**What you need to do:**
Give the lines below again, exactly as they stand, and leave out the images.

Caption-style text data

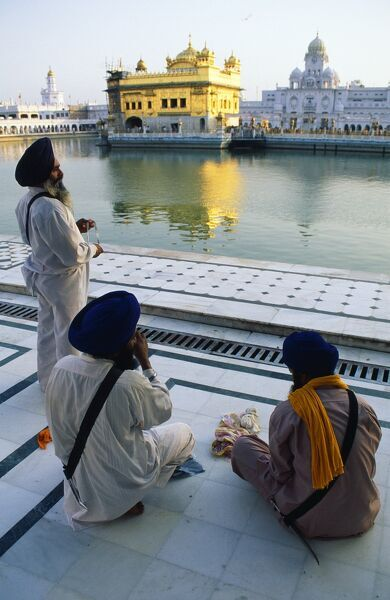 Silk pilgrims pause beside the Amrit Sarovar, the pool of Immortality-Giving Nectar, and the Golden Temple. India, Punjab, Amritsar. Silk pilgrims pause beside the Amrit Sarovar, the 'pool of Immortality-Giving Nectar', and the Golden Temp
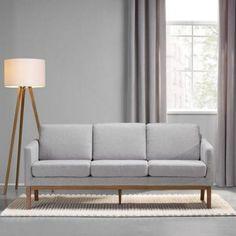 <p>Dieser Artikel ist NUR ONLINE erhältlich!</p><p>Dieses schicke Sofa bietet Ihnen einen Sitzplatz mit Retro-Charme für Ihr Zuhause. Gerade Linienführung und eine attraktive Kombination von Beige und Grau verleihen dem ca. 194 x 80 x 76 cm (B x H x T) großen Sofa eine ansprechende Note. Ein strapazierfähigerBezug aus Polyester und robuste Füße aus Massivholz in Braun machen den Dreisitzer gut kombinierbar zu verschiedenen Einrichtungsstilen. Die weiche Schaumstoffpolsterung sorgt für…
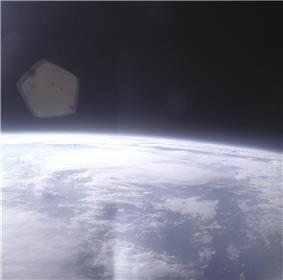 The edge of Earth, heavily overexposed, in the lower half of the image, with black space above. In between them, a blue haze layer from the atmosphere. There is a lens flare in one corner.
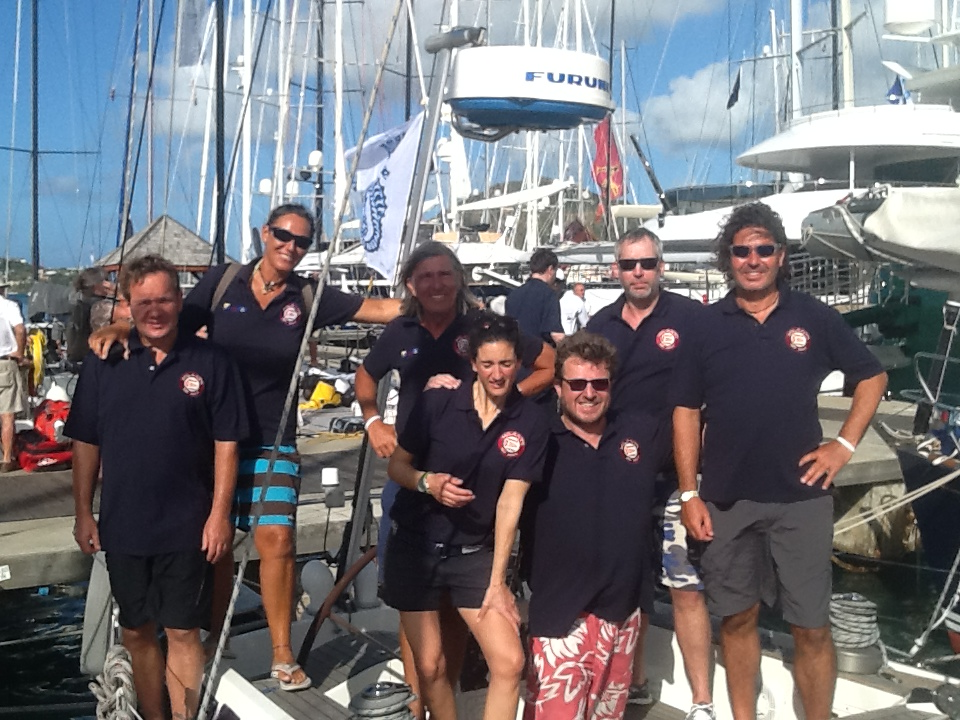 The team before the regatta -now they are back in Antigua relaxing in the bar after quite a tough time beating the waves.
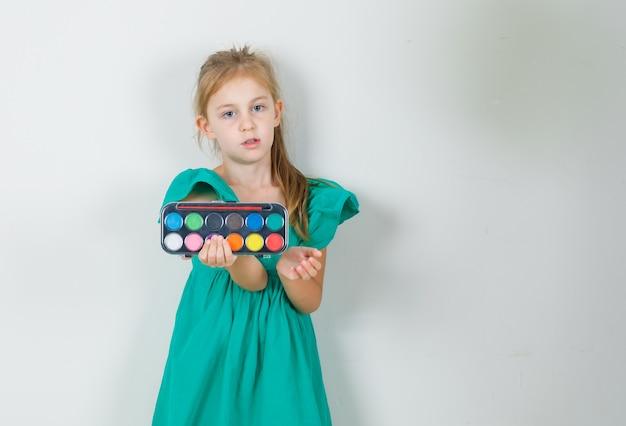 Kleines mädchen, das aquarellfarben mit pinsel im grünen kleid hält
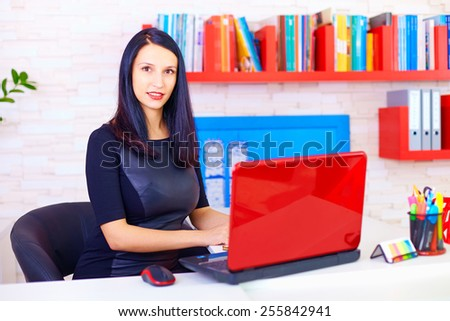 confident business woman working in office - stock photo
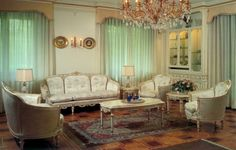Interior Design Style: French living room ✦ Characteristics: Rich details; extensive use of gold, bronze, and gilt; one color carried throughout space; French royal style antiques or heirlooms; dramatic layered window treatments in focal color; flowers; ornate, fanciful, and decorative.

**Answer for the task:**
 Silk pilgrims pause beside the Amrit Sarovar, the pool of Immortality-Giving Nectar, and the Golden Temple. India, Punjab, Amritsar. Silk pilgrims pause beside the Amrit Sarovar, the 'pool of Immortality-Giving Nectar', and the Golden Temp
 <p>Dieser Artikel ist NUR ONLINE erhältlich!</p><p>Dieses schicke Sofa bietet Ihnen einen Sitzplatz mit Retro-Charme für Ihr Zuhause. Gerade Linienführung und eine attraktive Kombination von Beige und Grau verleihen dem ca. 194 x 80 x 76 cm (B x H x T) großen Sofa eine ansprechende Note. Ein strapazierfähigerBezug aus Polyester und robuste Füße aus Massivholz in Braun machen den Dreisitzer gut kombinierbar zu verschiedenen Einrichtungsstilen. Die weiche Schaumstoffpolsterung sorgt für…
 The edge of Earth, heavily overexposed, in the lower half of the image, with black space above. In between them, a blue haze layer from the atmosphere. There is a lens flare in one corner.
 The team before the regatta -now they are back in Antigua relaxing in the bar after quite a tough time beating the waves.
 Kleines mädchen, das aquarellfarben mit pinsel im grünen kleid hält
 confident business woman working in office - stock photo
Interior Design Style: French living room ✦ Characteristics: Rich details; extensive use of gold, bronze, and gilt; one color carried throughout space; French royal style antiques or heirlooms; dramatic layered window treatments in focal color; flowers; ornate, fanciful, and decorative.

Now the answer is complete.